In a 2-1 opinion, the U.S. Court of Appeals for the Federal Circuit said Apple couldn’t bring the appeal because of the companies’ 2019 resolution of a global patent dispute, which gave Apple a license to tens of thousands of Qualcomm patents.
A different Federal Circuit panel in April unanimously rejected another Apple challenge to related Qualcomm patents in a similar case.
“We do not write on a blank slate in assessing Apple’s standing here,” U.S. Circuit Judge Sharon Prost said Wednesday. “The writing is already on the wall.”
Qualcomm sued Apple in San Diego federal court in 2017, alleging its iPhones, iPads and Apple Watches infringed a variety of mobile-technology patents as part of a broader dispute between the two companies.
Apple then challenged the validity of the three patents at issue in this case at the U.S. Patent Trial and Appeal Board.
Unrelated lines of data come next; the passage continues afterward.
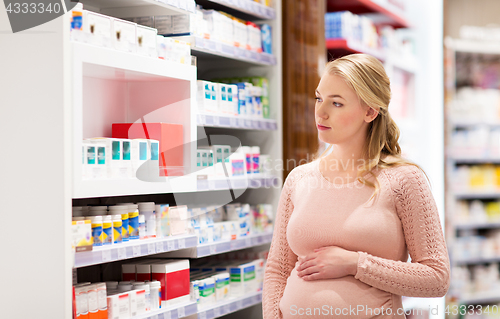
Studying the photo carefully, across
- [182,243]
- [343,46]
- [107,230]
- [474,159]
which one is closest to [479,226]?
[474,159]

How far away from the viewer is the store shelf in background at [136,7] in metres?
3.21

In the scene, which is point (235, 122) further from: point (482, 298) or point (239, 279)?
point (482, 298)

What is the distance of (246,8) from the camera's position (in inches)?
157

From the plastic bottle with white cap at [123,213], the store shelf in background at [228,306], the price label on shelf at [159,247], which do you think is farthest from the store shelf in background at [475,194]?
the plastic bottle with white cap at [123,213]

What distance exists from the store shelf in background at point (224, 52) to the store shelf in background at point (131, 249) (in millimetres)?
1163

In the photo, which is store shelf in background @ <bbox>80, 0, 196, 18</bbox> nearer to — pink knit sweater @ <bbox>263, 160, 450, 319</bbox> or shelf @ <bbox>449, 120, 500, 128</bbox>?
pink knit sweater @ <bbox>263, 160, 450, 319</bbox>

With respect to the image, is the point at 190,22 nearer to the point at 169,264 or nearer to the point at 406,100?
the point at 169,264

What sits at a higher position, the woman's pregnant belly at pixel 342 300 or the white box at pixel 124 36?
the white box at pixel 124 36

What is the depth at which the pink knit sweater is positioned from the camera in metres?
2.16

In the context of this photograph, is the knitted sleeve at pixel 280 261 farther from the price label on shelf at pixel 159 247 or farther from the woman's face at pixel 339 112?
the price label on shelf at pixel 159 247

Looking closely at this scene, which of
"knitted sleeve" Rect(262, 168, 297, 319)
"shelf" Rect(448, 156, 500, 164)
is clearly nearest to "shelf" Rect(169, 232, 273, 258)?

The board found the patents valid in 2020, after the parties had signed the 2019 settlement agreement worth billions of dollars that allowed Apple to continue using Qualcomm chips in its products.
Apple appealed, and argued the Federal Circuit should revive its challenges despite the settlement because it faced an “imminent risk” of being sued when its six-year license to Qualcomm’s patents expired under the 2019 deal. Qualcomm said Apple lacked standing because the parties had settled, and that the risk to it was speculative.
Prost, like the first Federal Circuit panel, agreed with Qualcomm, and noted the relevant facts of the cases were the same.
Circuit Judge Kara Stoll joined Prost in the majority decision.
In a dissent, Circuit Judge Pauline Newman said Apple had standing to challenge the patents despite the license.
Newman said there is a continuing controversy because Qualcomm could sue Apple again after the license ends in 2025, and it suffers “concrete present harm by having to pay royalties to be free from a patent it believes to be invalid.”
Apple and its attorney Lauren Degnan of Fish & Richardson didn’t immediately respond to a request for comment, nor did Qualcomm, represented by Jonathan Franklin of Norton Rose Fulbright US.
The case is Apple Inc v. Qualcomm Inc, U.S. Court of Appeals for the Federal Circuit, No. 20-1683.